Gabriel returned with the wine. Nathan raised his glass. “Well, let us drink to their confusion.”

“And the blessing on those that confound them.” The monk drank with satisfaction and raised the bottle to the light. “An excellent Bordeaux. Your own choice?”

“I regret not. I know very little of wines. It was in the stock of our late, lamented captain.”

“Ah yes. Whom we are about to avenge.”

“Let us hope so. You are to advise me on the Army of Lucumi, I am told.”

“Really?” The monk raised an ironic brow. “I fear someone must have taken my customary loquaciousness for knowledge. What was it you wished to know?”
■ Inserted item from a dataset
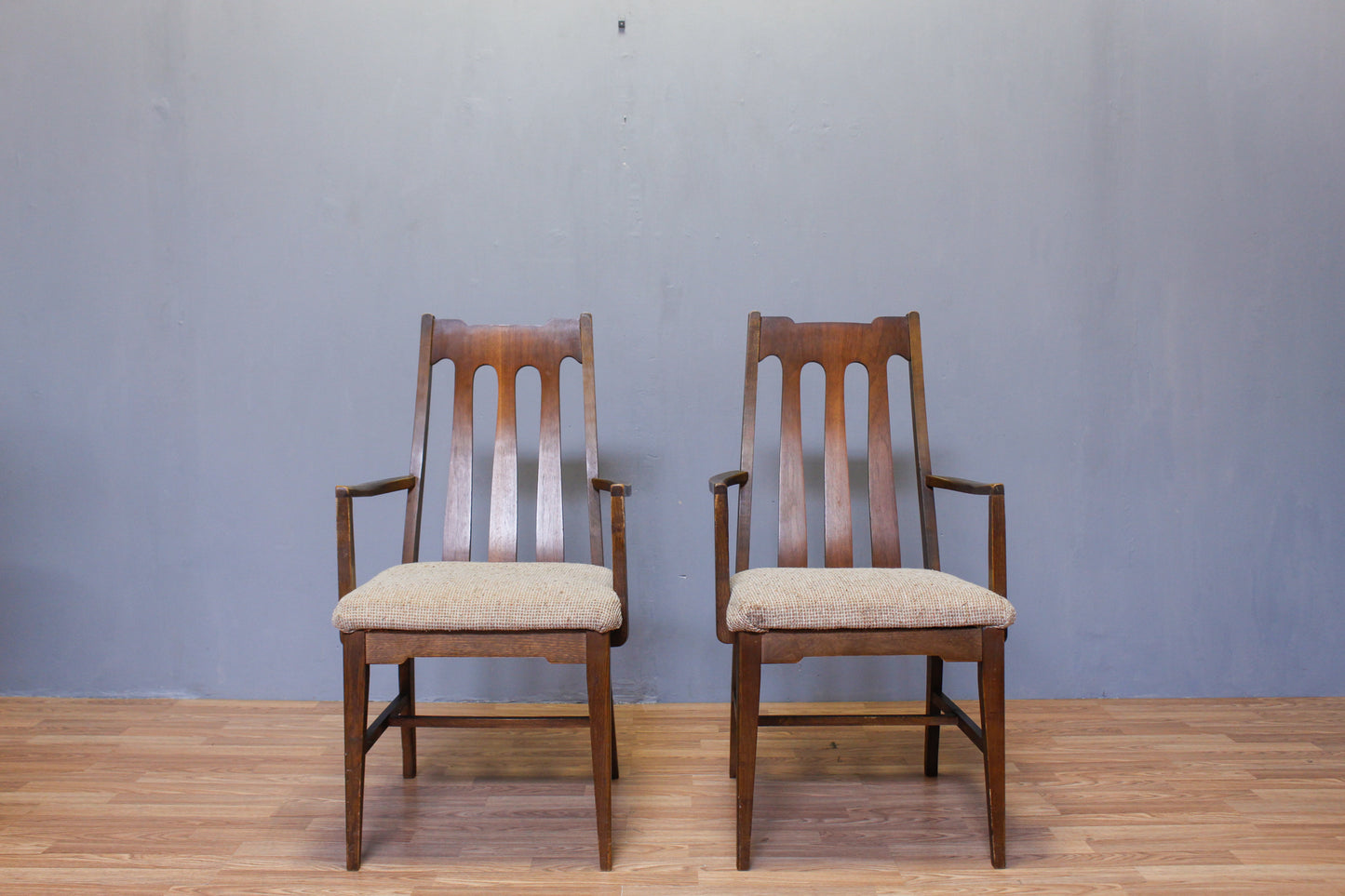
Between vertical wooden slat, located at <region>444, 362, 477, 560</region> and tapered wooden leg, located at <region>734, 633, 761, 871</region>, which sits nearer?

“ Well, an assessment of their number and disposition would be helpful, along with an inventory of the weapons at their disposal and an opinion of their ability to use them.”
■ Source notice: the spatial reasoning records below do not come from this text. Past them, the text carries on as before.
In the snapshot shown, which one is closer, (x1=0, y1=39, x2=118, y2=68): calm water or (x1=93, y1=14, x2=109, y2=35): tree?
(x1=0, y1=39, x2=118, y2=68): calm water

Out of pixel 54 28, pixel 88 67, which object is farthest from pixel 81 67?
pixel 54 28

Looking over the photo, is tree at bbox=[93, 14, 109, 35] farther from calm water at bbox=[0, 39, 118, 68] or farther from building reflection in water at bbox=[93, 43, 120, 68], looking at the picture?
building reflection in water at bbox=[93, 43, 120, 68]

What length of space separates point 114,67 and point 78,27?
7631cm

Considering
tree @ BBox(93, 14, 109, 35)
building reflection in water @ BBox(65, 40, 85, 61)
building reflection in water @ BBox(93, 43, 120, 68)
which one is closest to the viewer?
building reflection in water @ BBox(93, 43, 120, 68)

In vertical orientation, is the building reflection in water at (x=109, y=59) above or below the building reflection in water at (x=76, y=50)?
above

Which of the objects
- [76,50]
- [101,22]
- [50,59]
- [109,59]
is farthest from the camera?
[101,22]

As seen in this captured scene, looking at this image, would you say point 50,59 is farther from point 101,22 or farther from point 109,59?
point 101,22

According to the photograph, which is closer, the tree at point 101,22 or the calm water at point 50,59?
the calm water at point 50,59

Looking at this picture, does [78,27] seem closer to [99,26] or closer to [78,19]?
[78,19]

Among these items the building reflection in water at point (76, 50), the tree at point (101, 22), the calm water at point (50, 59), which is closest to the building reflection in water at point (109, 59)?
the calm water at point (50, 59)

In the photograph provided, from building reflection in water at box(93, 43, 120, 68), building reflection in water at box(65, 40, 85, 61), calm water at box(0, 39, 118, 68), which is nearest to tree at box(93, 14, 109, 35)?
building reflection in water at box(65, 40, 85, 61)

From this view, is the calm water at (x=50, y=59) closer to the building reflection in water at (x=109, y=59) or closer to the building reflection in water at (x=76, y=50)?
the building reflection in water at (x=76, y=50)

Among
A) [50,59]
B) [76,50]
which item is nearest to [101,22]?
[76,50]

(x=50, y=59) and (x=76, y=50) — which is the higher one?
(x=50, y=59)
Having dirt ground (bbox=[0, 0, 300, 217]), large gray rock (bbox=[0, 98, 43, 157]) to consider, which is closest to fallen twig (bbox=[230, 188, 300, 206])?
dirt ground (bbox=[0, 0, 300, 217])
“There you have me,” said the monk, shaking his head. “I am an innocent in such matters.”

Nathan regarded him with a curious smile. “Perhaps, then, it is as a spiritual adviser that you have been attached to me.”

“Do you
need
spiritual advice?”

“Very probably. But I have been exposed to so many heresies, it would only depress you.” He frowned. “Lucumi? Now I think on it, is
that
not a heresy?”

“It is. Sometimes known as Santeria, the worship of the saints, and widespread among those of African descent. However, there are those in the priesthood that are inclined to tolerance, provided it poses no threat to the Roman religion and its adherents continue to observe the approved forms of worship. The Army of Lucumi may provoke a change of view.”

“Do
you
consider them a threat?”

The monk considered. “It is a little early to say. Certainly, given what has happened in Hispaniola one must be on one's guard.” He lapsed into a brooding silence, staring into his glass, but just as Nathan was about to speak he looked up and said, “I am opposed to slavery, by the way. Probably as much as your Mr. Wilberforce. But what has
happened in Hispaniola—in both the French and Spanish parts of the island—is gross beyond imagining. What the whites have suffered is nothing to what the blacks will suffer—and are suffering—in retaliation. And were I myself black I believe I would be wary of the promises of those that have been sent from France to stir the slaves into rebellion. The moment they are rid of the Spanish and the English and the tricolour is flying in Port-au-Prince and the people of France are clamouring for their coffee and their sugar, there will be as much liberty, equality and fraternity as there was before—or there is in Paris now—and Toussaint L'Ouverture will be one of the first to comprehend it.”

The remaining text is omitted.